Monday, October 23, 2006

Benchmarks

A lot of people has been asking me about some performance comparison for the vector graphics framework we have. Rendering polygons, especially when we're dealing with stroke, tends to be the most expensive rendering operation performed in vector graphics. I constructed a little test, which tests raw polygon rendering power of Qt and Cairo.

For the test I used the latest Qt main branch, and the master branch from Cairo's Git repository.

The test is composed of rendering three complex polygons. The first one is a text path, the second is a small polygon with a large amount of vertices that fall on the same scanline and the third one is a huge polygon with about 100000 vertices.

The results measure frames per seconds at which each framework was capable of rendering the given testcase. Therefore the larger the better.

I tried being as objective as possible. All tests go through the whole pipeline, meaning I tried to make sure that the framework doesn't cache too much and actually renders what's being asked. I used latest version control code for all frameworks. The data used in the tests is available here: http://ktown.kde.org/~zrusin/complex.data (newline separated polygons whose coordinates are comma separated). All tests were written to utilize antialiasing.

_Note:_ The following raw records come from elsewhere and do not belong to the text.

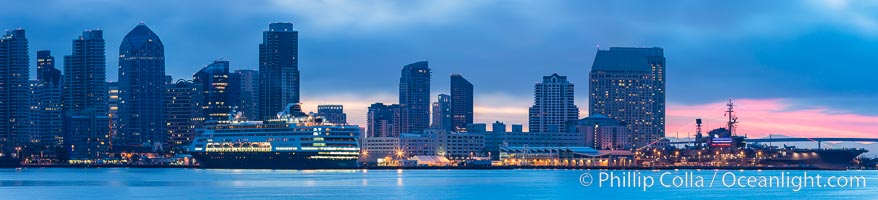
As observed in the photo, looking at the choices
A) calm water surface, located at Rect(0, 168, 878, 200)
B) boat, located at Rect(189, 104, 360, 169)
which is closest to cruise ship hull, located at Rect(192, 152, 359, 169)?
boat, located at Rect(189, 104, 360, 169)

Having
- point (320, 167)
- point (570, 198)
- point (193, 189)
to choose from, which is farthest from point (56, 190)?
point (320, 167)

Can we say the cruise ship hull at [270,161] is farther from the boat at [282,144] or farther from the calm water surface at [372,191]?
the calm water surface at [372,191]

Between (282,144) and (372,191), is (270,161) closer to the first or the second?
(282,144)

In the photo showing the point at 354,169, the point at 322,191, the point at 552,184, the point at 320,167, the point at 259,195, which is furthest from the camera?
the point at 354,169

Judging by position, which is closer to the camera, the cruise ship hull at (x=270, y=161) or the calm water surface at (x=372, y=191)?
the calm water surface at (x=372, y=191)

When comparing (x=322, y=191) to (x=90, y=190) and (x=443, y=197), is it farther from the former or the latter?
(x=90, y=190)

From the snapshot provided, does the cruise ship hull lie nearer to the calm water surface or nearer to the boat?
the boat

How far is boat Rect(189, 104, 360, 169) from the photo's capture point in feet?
593

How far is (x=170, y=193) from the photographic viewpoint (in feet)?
367

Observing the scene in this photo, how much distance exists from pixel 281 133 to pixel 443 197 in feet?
256

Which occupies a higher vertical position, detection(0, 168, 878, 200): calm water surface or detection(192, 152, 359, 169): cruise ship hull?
detection(192, 152, 359, 169): cruise ship hull

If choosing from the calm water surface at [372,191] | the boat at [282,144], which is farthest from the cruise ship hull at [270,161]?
the calm water surface at [372,191]

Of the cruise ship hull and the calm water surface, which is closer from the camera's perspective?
the calm water surface

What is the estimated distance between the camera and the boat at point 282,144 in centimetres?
18075
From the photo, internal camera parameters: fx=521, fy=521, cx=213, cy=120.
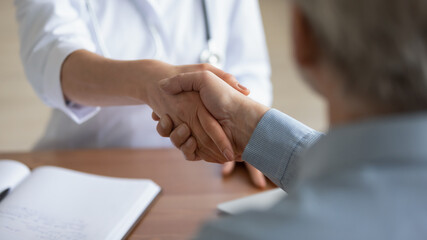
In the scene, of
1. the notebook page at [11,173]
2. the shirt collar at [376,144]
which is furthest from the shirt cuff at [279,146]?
the notebook page at [11,173]

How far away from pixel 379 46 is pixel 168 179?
2.25 feet

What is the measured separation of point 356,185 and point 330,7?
0.15m

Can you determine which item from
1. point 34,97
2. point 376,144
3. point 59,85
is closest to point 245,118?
point 59,85

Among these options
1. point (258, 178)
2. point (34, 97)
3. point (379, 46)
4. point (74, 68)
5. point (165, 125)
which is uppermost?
point (379, 46)

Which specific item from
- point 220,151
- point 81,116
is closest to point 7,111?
point 81,116

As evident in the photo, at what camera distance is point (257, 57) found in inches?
52.0

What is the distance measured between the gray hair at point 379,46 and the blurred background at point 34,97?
2137 mm

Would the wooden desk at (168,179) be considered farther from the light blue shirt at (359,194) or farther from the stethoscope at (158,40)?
the light blue shirt at (359,194)

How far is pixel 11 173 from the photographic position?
101 centimetres

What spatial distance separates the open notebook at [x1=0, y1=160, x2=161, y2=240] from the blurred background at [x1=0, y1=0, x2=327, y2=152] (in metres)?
1.58

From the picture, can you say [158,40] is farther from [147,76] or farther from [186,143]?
[186,143]

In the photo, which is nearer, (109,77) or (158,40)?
(109,77)

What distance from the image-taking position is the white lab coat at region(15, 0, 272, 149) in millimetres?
1155

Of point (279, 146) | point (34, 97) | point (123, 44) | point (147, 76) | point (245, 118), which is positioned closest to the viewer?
point (279, 146)
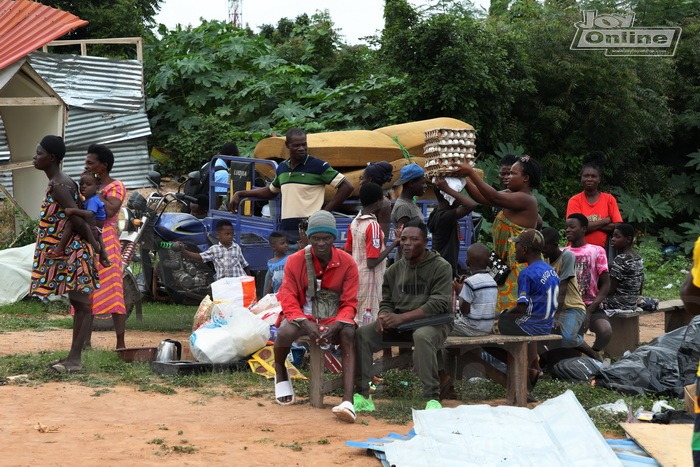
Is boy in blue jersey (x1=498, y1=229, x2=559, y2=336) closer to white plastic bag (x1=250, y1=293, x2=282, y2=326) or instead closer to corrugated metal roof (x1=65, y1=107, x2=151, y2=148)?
white plastic bag (x1=250, y1=293, x2=282, y2=326)

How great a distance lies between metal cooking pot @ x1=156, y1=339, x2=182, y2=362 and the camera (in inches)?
311

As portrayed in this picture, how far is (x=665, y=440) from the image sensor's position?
5.58 metres

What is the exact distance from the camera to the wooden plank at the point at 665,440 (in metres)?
5.28

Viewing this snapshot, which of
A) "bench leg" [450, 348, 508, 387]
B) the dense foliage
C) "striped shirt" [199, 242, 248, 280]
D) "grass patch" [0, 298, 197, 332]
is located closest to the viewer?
"bench leg" [450, 348, 508, 387]

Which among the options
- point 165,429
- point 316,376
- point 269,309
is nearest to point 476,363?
point 316,376

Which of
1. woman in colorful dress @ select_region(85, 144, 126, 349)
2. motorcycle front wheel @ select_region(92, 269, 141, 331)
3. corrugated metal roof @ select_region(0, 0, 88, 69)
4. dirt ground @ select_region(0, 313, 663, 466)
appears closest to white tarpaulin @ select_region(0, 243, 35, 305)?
motorcycle front wheel @ select_region(92, 269, 141, 331)

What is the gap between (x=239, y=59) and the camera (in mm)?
19484

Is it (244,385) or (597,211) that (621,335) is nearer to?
(597,211)

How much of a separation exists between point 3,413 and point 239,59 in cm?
1406

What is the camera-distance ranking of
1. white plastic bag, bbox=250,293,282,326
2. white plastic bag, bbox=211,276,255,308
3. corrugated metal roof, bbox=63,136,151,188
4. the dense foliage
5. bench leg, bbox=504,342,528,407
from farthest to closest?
corrugated metal roof, bbox=63,136,151,188 < the dense foliage < white plastic bag, bbox=211,276,255,308 < white plastic bag, bbox=250,293,282,326 < bench leg, bbox=504,342,528,407

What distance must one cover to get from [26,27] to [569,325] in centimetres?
1012

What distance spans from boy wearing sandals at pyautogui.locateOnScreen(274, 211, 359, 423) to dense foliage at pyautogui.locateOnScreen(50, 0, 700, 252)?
30.8 ft

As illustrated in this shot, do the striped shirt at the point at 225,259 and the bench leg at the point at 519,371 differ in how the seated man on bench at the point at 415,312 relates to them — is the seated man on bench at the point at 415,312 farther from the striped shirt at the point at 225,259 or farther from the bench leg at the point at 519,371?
the striped shirt at the point at 225,259

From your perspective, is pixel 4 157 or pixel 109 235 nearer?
pixel 109 235
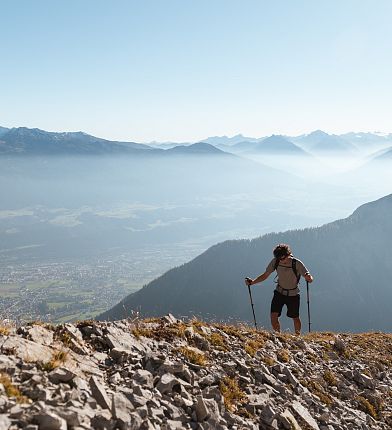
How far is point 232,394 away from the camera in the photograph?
27.9ft

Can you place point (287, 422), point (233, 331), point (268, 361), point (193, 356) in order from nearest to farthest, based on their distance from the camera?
point (287, 422)
point (193, 356)
point (268, 361)
point (233, 331)

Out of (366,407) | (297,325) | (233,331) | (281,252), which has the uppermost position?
(281,252)

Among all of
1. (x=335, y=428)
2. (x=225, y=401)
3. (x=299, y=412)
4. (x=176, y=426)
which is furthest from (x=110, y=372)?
(x=335, y=428)

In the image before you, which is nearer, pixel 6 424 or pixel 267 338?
pixel 6 424

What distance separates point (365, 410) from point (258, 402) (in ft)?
12.4

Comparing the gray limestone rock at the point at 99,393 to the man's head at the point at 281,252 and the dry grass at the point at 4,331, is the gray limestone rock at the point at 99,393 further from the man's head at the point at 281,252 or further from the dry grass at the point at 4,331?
the man's head at the point at 281,252

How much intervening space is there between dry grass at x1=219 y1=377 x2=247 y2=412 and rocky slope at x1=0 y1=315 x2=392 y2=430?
0.08 ft

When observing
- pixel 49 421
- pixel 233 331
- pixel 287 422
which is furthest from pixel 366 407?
pixel 49 421

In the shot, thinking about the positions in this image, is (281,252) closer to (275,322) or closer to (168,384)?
(275,322)

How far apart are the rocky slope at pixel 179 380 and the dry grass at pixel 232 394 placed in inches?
1.0

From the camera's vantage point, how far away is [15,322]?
9.87m

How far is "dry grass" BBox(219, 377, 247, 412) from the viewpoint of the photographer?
8.20m

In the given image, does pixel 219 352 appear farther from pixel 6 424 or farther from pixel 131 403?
pixel 6 424

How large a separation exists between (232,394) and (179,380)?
1267mm
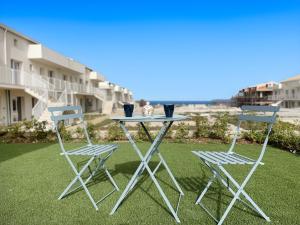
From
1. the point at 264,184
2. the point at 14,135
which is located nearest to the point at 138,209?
the point at 264,184

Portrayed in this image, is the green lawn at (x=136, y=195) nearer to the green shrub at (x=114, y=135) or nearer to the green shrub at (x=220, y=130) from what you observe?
the green shrub at (x=220, y=130)

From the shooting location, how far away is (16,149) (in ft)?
24.1

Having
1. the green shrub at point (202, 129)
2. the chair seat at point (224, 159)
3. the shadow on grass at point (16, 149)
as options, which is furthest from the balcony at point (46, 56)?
the chair seat at point (224, 159)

Oh and all tests have been done on a machine with Pentium(R) 4, 3.20GHz processor, 1 GB RAM and NVIDIA 6600 with 1.0-9625 drivers.

Having said that the results were (charts follow):
First just pure Cairo vs Qt native performance:

Qt was respectively 7, 5 and 6 times faster. Than Cairo in those plain tests. This is a direct result of Qt's new wicked tessellator in 4.3.

But all the frameworks have many backends, the most interesting one being the OpenGL backend. For 4.3 I devised a new method of rendering polygons for the OpenGL, based on stencil clipping. So lets see how Qt's OpenGL engine compares to Qt's native XRender engine:

The difference is huge. Qt OpenGL rendered the first polygon at 487 frames per second vs 76 in Qt XRender engine. Note though, that in XRender we tessellate which is of NlogN complexity, in OpenGL I'm able to render polygons in a completely linear fashion. The method does deteriorate for polygons with 80000+ vertices due to large amount of triangles that has to be processed - it's a GPU bottleneck though which means that with a more powerful graphics card those results would skyrocket.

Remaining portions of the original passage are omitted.